_Brief A_: Translate this sentence from the piece about the movie Obsession into Spanish: "Tithonious wished for immortality—but forgot to wish for eternal youth!"

_Passage_:
Okay I’m sicka reading about this movie Obsession. Everywhere I look I see reviews of it which turn into commentary on Gen Z morals or…just culture.
Chill the eff out! This is a common fairy tale/ mythology trope, remember, wherein a mortal makes a very ill-advised wish which he or she has not thought through. Not in the least. The protagonist hasta find some one or some thing that will grant the wish exactly as formulated, and…hijinks ensue!
So, Semele is incinerated when Zeus grants her wish (which he has already rashly promised to do) to see him in his divine form. Tithonious wished for immortality—but forgot to wish for eternal youth! King Midas inadvertently turns his beloved daughter to a golden putti. In The Monkey’s Paw, said to be the inspiration for this movie, the decayed corpse of the wisher’s son is on his way to their address.
IS an entire generation really thinking, OMG this could happen to me, I better not get entangled with anyone?
Y’know what? Maybe their cultural education has been so …sparse, that that is actually possible.
(But hey, if you want a lesson in how to wish prudently, read A.S. Byatt’s " The Djinn in the Nightingale’s Eye".)
Seems more like another bunny-boiler movie than a deep dive into mythology. We get it: psycho stalkers are scary. And, yes, women are more likely to have borderline personality disorder. Fatal Attraction scared the bejesus out of guys in the 1980s. I guess it’s time for a revival.
Well, the middle-aged lady in Byatt’s story thinks long and hard about her wish after she releases the genie. She doesn’t wish to be “young again”—after all she might end up as an infant! She pronounces, “I wish my body looked the way it did the last time I really liked it.”. See? Specific. She knew what she was getting and that she would be happy with it; she’d already been there!

_Given data_:
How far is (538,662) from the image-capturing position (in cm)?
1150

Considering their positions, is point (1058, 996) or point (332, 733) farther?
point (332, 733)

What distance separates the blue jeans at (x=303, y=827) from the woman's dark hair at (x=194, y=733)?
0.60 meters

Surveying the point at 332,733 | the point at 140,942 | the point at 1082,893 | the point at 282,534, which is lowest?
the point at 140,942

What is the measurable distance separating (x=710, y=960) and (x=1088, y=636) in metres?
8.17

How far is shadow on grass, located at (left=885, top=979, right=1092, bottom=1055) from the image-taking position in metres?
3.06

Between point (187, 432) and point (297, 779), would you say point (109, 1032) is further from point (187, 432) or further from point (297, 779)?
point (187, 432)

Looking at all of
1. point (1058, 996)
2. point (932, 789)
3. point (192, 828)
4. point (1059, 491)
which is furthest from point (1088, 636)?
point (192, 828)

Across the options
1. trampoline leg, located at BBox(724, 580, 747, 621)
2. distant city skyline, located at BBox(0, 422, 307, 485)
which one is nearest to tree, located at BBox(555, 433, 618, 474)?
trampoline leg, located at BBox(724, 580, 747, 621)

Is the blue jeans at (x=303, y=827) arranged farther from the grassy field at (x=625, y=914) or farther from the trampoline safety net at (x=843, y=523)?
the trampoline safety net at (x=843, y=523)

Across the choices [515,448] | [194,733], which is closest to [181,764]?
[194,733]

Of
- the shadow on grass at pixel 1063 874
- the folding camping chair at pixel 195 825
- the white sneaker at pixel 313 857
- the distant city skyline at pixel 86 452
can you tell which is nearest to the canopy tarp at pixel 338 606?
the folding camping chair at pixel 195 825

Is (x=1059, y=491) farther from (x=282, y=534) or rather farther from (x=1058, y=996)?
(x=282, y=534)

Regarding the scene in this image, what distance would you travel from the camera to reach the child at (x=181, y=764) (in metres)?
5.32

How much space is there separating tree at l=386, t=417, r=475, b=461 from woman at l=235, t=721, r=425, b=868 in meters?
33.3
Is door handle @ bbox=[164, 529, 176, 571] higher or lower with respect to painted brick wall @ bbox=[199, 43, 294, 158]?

_Brief B_: Arrange everything in the records from the line containing "Regarding the scene" down to the end of the records as a JSON list of strings, one string per line, omitting blank lines.

_Task output A_: ¡Tithonious deseó la inmortalidad, pero olvidó desear la eterna juventud!

_Task output B_:
[
  "Regarding the scene in this image, what distance would you travel from the camera to reach the child at (x=181, y=764) (in metres)?",
  "5.32",
  "How much space is there separating tree at l=386, t=417, r=475, b=461 from woman at l=235, t=721, r=425, b=868 in meters?",
  "33.3",
  "Is door handle @ bbox=[164, 529, 176, 571] higher or lower with respect to painted brick wall @ bbox=[199, 43, 294, 158]?"
]